理論物理学、統計物理学を科学史や地政学とともに学び直しているのだが、学び進めるうちに、私たちが認識できる範囲でのこの日常は確率統計的なものであり、それは素粒子レベルの超ミクロの動態から、社会における様々な出来事、問題、さらには人間そのものの個性についても適用可能なのではないかと確信に近い思いを得るに至った。

そして、それは自分自身が幼少の頃からずっと感じていた、人間社会の気持ち悪さを説明する理論的裏付けとなり、かつ解決の糸口になるのではないかという期待をもたらした。

しかし、人間という生物を規定する個性の成り立ちについては、遺伝子による遺伝の作用によるものが大きいだろうから、遺伝について調べ、学ぶきっかけとして、下記の本を読んだ。

人間の個性を規定するにあたり遺伝がどの程度作用しているのか、そしてその遺伝に遺伝子がどのように関わっているのかについて科学的に解き明かすためには有意と呼べる数のサンプル、すなわち人間を集めて、その個性の発動を観察する必要がある。これが行動遺伝学で、科学の中では比較的新しい部類に入る。作者の安藤氏は日本の行動遺伝学における権威であり、この本は彼自身の研究とともに、過去の欧米を中心とした研究の歴史を踏まえて、現時点で行動遺伝学が解き明かしたことについて非常に分かりやすく書かれている。

書かれている内容の詳細については読んでいただくとして、自分として気になった部分について、自分自身の考察とともに触れる。


今までの研究によれば、「人の固有な能力や個性、そして精神的なものも含めた各種の疾患のほどんどは遺伝子によって決定される」というもので、「その発現は家庭環境ではなく外部環境によるところが大きく」、また「現代社会は極度な知能社会であり、知能を司る遺伝子の良し悪しが生涯収入を決定する可能性が高い」という残酷な結果が突きつけられる。

残酷なのは、「現代社会が極度に発達した知能重視社会である」という部分だ。他の要素について考えると、「人は生まれながらにして固有のギフトを遺伝子という形で悠久の歴史の中で継承されており、それを自分と異なる才能を持った集団の中で発揮することで、ひとつの個性として幸せに生きていくことができる」と言えるからだ。

人間の個性はそれぞれの遺伝子によって生まれならにして規定がされている。そのそれぞれが伸びる環境にそれぞれが存在することが、多数の個にとっての幸せに繋がるということだ。しかし、世の中は個性の一つの要素でしかない知能について優劣を競うことが唯一の基準として構築されている。結果、この社会における競争を勝ち抜くためにはいかに知能を伸ばしていくかという議論に収斂していくことになる。教育の無償化が最たるものだ。

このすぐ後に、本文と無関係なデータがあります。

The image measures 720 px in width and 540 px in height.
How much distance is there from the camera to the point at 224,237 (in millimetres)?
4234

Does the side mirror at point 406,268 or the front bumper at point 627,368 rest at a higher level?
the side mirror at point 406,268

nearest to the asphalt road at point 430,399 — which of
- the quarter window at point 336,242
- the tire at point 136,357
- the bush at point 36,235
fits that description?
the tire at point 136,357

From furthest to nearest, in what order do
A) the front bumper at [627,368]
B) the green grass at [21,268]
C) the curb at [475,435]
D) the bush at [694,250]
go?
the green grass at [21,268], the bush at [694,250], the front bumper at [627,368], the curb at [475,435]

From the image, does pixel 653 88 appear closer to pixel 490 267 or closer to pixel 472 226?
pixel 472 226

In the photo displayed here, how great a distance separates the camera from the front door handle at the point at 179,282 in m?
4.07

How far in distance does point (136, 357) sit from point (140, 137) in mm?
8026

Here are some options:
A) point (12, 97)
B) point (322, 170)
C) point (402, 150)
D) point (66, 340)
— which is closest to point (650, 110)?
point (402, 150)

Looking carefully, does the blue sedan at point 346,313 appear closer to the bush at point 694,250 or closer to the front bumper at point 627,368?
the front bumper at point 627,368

教育の無償化という考え方自体が悪い訳ではない。問題なのは、この「教育」というものが今までと変わらない知能についての教育を対象としているからだ。知能には当然ばらつきがある。知能教育についての機会を平等にした結果として誰もが教育を受けられる状態になるとどうなるか?結果として、知能に関する遺伝子の優劣の差がよりばらつきの大きいかたちで浮かび上がることになる

では、全ての個性を規定する教育について無償化すれば良いじゃないかということになる。これは理論としては正しいが、実現することが難しい。なぜなら、人の個性というものはそれこそ人の数だけある訳で、無限にある個性について教育を行うこと自体が現実的ではない。


過去の研究結果が示唆していることは、人の個性というもが遺伝子と家庭以外の外部環境によって決まる以上、人は自分とは似ていない環境に飛び込んで遺伝子の喜びを感じ、その発現に向けて全力を注ぐべきなのだ

ところが、人はリアルだろうがネットだろうが、ますます似たような人々と一緒に過ごし、情報の海の中で流行り廃りという波を目の前に一喜一憂する生活を過ごしているように見える。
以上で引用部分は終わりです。